福岡大学病院では、新型コロナウイルス感染症等に罹患した重篤な呼吸不全の患者さんに膜型人工肺(ECMO)を使った治療を施し、十分な治療実績を収めています。昨年7月にはECMOセンターを設置し、重症患者さんをさらに積極的に受け入れるとともに、ECMO治療に必要な技術の向上および人材育成にも寄与しています。
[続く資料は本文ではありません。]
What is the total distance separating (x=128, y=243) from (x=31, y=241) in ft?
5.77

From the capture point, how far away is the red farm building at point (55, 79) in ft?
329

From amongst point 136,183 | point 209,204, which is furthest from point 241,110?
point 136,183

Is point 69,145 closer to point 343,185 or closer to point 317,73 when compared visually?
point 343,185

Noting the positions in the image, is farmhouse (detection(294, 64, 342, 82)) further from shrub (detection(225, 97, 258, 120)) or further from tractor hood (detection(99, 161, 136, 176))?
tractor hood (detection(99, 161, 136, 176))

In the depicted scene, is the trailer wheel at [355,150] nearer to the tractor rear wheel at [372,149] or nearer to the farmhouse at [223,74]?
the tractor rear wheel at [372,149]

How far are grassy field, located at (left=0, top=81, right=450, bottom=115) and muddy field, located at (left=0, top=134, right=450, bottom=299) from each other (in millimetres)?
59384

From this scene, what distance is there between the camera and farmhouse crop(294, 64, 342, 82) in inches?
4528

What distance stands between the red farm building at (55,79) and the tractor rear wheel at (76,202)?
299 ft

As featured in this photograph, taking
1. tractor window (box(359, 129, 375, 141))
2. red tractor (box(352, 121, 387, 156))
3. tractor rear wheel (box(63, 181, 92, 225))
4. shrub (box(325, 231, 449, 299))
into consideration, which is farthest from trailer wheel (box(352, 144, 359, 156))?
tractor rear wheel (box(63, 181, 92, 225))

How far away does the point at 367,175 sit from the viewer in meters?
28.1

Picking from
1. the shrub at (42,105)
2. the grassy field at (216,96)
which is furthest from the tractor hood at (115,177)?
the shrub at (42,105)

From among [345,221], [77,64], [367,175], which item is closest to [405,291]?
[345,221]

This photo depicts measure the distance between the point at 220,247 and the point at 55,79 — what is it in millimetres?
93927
10月1日(金)、福岡大学病院では、ECMOの装着を必要とする重症患者の搬送を可能にする「ECMOカー」を九州で初めて導入し、運行を開始しました。
ECMOは、血液を対外に出して酸素を加え再び体内に戻す装置で、コロナ患者を救う「最後の砦」と言われています。今回導入した「ECMOカー」は、ECMO治療が可能なストレッチャーを搭載し、ストレッチャーの両側での作業が可能となるスペースも確保されています。また、治療をしやすくするために天井も高く設計され、「動く集中治療室」として期待されます。車内には通常の救急車の約10倍の高容量バッテリーや同約2倍の酸素ボンベを搭載しており、福岡県内外の広域搬送が可能となります。
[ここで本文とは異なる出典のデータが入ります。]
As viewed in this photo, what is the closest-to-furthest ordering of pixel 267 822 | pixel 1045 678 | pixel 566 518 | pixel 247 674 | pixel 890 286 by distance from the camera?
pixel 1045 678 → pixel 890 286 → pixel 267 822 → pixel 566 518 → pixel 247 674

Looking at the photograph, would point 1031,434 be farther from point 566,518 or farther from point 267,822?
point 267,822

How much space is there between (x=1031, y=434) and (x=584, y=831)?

10月6日(水)には、報道各社に公開し、岩﨑昭憲福岡大学病院長やECMOセンターの石倉宏恭センター長、星野耕大副センター長が詳細な説明を行いました。石倉センター長は、「ECMOカーの導入で、患者さんにより早期にECMOを装着し、適切な施設に搬送することができるようになります。患者さんを待つのではなく、こちらから出向いてでも早く救命処置を行う“攻めの救急”をさらに進めていきたい」と話しました。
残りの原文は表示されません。